[Consigna]
Reproduce literalmente el fragmento del texto sobre Anna Kingsford y Pasteur que va desde «Pasteur le sobrevivió» hasta «valle de lágrimas.».

[Texto seleccionado]
+ + + + +
Si su primer “logro” la convenció de ciertos poderes sobrenaturales ―y hasta justicieros―, el segundo la animó aún más en su particular empresa. Metida en faena… ¿por qué no Louis Pasteur? Desdeñó la lenta y antropocéntrica mano de la Justicia, persuadida de que su método era mucho más eficiente, audaz y rápido. Pero la magia es ante todo caprichosa, y lo mismo te ofrece confianza que te da un disgusto de los gordos. Una tormenta, por ejemplo, al salir a hurtadillas del despacho de quien pretendía fuera su tercera víctima. De aquella incursión nocturna cogió una neumonía de las de hace siglo y cuarto, ninguna broma. Y de ahí a la neumonía y posterior tuberculosis, un paso. Mal asunto. Efectivamente, Anna murió en febrero de 1888. Según contaron quienes la acompañaron en el trance, la pobre pasó sus últimos meses atormentada por los gritos e imágenes de los animales en las mesas de prácticas.

Pasteur le sobrevivió siete años largos, con lo que quedaría en parte desmontada la supuesta habilidad mental de la señora Kingsford. O no. Porque en la época en que la mujer ejercía con todo ahínco su odio hacia el científico, este cayó gravemente enfermo, recobrando la salud al poco de que Anna abandonase este valle de lágrimas.
+ + + + +
[Datos de entrada]

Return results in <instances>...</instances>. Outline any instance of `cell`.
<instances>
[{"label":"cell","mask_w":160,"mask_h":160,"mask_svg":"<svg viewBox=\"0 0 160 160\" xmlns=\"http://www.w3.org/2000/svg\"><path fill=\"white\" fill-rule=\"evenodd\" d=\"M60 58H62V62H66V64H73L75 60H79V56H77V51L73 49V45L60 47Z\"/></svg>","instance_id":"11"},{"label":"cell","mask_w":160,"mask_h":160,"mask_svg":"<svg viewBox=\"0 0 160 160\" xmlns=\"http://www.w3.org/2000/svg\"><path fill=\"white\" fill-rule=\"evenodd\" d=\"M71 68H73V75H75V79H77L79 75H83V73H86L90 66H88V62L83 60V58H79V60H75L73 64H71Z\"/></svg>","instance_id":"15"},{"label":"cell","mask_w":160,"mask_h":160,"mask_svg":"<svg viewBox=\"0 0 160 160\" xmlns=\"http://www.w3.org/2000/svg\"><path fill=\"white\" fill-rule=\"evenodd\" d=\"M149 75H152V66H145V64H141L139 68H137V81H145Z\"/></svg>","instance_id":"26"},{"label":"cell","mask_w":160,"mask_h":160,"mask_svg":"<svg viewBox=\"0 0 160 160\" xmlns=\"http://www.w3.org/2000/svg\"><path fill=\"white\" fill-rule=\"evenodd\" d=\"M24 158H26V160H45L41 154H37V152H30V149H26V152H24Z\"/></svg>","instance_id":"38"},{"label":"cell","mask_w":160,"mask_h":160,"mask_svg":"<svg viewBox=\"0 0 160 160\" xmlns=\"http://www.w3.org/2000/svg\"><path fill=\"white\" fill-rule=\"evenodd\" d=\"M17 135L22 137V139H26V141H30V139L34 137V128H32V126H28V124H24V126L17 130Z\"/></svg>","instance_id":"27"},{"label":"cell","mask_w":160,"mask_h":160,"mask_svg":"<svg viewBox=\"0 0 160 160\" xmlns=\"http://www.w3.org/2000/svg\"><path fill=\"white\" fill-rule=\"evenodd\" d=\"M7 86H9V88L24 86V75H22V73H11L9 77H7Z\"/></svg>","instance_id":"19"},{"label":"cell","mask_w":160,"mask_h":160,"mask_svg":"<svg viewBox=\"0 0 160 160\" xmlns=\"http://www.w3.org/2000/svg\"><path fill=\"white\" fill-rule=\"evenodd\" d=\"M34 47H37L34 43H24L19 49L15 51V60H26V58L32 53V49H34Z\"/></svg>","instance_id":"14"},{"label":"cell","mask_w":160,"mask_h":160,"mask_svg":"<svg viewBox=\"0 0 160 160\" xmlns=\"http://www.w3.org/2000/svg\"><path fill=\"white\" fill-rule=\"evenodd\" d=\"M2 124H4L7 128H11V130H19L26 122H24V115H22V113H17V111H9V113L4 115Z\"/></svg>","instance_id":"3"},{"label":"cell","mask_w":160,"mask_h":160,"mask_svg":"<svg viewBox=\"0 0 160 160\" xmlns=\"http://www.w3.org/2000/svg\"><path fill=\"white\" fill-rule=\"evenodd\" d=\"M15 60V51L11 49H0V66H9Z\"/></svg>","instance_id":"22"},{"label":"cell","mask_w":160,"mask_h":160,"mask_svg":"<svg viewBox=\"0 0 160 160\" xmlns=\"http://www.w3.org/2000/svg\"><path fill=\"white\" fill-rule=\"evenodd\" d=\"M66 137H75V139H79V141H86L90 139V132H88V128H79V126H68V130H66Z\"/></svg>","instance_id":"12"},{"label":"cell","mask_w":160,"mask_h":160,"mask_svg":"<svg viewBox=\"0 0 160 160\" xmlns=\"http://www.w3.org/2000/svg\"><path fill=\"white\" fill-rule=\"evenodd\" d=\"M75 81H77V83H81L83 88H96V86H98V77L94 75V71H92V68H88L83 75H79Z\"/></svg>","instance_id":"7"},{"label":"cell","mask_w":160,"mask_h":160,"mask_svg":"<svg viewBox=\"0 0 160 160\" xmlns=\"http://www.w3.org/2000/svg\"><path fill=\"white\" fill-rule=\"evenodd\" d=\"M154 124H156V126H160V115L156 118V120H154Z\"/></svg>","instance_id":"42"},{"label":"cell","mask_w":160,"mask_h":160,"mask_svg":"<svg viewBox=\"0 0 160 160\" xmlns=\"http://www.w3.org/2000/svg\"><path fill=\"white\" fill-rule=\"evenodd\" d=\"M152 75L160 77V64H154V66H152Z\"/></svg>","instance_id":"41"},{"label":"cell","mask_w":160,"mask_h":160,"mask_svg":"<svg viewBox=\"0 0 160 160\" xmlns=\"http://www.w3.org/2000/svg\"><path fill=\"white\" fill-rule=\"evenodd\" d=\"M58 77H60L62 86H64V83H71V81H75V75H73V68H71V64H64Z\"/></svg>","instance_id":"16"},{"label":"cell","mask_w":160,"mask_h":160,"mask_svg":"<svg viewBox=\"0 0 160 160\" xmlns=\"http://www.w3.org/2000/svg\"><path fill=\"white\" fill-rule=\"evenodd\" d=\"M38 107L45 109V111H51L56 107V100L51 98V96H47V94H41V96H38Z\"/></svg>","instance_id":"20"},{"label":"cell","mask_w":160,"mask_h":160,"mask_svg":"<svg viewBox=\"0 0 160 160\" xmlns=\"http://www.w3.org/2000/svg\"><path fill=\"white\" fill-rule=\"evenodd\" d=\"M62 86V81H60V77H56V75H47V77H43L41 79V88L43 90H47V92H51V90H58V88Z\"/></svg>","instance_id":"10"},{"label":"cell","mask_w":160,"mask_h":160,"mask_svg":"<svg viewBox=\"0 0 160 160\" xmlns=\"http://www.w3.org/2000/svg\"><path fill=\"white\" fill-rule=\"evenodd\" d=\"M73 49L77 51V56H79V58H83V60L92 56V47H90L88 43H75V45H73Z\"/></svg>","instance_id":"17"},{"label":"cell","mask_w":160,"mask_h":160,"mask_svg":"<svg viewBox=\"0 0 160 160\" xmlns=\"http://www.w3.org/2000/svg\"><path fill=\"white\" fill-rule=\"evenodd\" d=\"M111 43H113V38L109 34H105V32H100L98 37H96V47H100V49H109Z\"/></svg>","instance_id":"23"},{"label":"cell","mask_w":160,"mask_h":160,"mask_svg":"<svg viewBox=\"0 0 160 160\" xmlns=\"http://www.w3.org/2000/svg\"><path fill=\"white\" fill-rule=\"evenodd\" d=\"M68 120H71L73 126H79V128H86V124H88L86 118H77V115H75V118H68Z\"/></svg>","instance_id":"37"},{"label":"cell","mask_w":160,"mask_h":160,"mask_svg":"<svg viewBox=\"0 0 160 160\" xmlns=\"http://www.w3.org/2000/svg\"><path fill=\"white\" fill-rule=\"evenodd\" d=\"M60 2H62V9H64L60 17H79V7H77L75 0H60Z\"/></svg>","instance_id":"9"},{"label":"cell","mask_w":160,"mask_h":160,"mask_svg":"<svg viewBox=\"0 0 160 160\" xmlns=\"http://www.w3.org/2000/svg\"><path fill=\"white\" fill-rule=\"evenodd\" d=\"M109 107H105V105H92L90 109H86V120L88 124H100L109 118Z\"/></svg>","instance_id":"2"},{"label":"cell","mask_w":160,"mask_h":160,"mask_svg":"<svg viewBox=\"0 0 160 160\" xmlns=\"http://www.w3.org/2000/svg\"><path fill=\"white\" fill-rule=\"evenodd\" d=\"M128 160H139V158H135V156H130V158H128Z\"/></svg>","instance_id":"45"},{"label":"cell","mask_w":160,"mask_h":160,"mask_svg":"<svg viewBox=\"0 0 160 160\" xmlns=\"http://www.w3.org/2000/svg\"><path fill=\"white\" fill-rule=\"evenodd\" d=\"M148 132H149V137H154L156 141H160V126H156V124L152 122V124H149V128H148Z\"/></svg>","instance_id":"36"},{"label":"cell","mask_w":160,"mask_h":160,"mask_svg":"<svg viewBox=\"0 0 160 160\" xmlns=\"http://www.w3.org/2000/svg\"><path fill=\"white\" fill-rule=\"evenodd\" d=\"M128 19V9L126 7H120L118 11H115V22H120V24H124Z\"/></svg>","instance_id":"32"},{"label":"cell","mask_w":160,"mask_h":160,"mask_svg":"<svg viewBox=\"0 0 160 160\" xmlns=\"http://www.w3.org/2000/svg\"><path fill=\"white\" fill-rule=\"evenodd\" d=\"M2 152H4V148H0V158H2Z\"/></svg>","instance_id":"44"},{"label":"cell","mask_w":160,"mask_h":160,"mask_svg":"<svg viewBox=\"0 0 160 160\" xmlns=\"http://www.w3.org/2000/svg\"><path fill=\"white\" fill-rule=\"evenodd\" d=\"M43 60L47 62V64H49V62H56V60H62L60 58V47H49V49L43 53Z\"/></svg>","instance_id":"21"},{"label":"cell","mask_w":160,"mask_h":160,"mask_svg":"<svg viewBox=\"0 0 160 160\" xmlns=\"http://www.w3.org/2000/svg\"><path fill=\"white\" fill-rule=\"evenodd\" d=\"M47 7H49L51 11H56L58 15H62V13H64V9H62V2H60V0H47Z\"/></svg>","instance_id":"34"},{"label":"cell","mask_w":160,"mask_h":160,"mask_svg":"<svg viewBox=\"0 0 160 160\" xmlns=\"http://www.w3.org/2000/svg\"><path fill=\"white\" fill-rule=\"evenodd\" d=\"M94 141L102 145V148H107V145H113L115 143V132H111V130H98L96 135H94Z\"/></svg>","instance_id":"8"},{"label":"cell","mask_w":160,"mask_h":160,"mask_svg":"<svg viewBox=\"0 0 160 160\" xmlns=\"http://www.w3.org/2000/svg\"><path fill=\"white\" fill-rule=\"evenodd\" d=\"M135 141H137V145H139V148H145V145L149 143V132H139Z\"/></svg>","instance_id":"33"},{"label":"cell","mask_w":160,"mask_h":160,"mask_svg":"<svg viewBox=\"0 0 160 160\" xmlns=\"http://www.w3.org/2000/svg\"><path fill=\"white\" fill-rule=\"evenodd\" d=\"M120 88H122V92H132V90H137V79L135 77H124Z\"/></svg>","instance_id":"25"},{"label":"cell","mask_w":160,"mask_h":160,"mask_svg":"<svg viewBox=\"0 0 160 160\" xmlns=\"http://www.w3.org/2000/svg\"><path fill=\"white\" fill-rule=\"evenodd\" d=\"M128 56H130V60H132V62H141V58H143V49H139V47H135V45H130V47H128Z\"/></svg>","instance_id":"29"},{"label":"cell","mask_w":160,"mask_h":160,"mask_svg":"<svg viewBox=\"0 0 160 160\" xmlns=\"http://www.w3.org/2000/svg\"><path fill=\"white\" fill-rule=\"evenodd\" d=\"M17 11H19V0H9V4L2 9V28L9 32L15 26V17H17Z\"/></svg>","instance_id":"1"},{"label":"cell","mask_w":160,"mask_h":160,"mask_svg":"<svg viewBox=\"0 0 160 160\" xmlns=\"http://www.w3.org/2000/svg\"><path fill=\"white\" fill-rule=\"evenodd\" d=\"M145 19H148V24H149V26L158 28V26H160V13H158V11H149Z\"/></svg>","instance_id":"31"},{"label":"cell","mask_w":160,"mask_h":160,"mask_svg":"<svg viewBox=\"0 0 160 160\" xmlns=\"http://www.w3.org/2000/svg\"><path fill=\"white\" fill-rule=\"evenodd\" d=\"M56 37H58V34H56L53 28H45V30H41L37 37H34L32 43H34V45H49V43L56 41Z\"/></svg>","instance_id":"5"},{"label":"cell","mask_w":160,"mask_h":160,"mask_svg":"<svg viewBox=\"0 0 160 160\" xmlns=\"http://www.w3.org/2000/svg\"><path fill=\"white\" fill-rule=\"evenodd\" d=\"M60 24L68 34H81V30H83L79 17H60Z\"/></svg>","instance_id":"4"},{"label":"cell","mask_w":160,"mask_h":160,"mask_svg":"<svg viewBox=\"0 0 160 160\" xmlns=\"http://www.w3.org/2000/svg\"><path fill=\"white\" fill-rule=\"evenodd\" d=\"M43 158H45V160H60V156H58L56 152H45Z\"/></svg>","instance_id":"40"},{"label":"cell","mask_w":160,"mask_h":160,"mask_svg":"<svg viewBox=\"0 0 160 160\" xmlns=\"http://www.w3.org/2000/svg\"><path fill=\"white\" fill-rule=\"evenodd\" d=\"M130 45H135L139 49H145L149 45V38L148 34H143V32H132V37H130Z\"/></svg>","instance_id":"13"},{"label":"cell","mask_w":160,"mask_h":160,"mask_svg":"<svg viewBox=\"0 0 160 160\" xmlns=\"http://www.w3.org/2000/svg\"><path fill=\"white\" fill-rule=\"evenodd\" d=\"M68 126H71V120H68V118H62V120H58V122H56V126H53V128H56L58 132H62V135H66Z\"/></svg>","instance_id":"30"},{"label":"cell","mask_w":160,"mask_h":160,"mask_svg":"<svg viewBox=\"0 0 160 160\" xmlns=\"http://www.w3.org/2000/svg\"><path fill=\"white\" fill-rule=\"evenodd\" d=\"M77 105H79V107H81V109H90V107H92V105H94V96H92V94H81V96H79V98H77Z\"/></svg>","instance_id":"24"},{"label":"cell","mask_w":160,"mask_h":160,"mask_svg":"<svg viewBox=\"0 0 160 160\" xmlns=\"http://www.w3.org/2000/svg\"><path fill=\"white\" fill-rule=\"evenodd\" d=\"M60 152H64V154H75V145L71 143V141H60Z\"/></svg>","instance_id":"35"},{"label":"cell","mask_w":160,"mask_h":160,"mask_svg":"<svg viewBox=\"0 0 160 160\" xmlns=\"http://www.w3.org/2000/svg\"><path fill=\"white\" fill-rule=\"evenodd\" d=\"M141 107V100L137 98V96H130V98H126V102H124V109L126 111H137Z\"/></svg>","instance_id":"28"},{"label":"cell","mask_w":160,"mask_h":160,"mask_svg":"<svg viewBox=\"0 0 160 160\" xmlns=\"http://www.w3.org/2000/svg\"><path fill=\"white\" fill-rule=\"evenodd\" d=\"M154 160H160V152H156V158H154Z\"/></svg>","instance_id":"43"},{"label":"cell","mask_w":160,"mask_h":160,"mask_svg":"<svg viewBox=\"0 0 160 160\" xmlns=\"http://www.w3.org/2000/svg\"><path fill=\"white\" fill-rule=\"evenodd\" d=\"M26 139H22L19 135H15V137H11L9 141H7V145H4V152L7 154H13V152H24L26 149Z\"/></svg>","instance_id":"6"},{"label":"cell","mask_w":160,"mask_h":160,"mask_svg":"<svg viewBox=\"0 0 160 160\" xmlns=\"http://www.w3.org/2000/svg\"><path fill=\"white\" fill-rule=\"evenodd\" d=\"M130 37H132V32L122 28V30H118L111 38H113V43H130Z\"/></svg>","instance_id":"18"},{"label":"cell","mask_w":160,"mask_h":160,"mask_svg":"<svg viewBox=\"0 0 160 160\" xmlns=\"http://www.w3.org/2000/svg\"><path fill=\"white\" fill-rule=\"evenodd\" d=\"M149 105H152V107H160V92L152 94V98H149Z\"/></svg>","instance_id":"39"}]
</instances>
+ + + + +
[Solución]
Pasteur le sobrevivió siete años largos, con lo que quedaría en parte desmontada la supuesta habilidad mental de la señora Kingsford. O no. Porque en la época en que la mujer ejercía con todo ahínco su odio hacia el científico, este cayó gravemente enfermo, recobrando la salud al poco de que Anna abandonase este valle de lágrimas.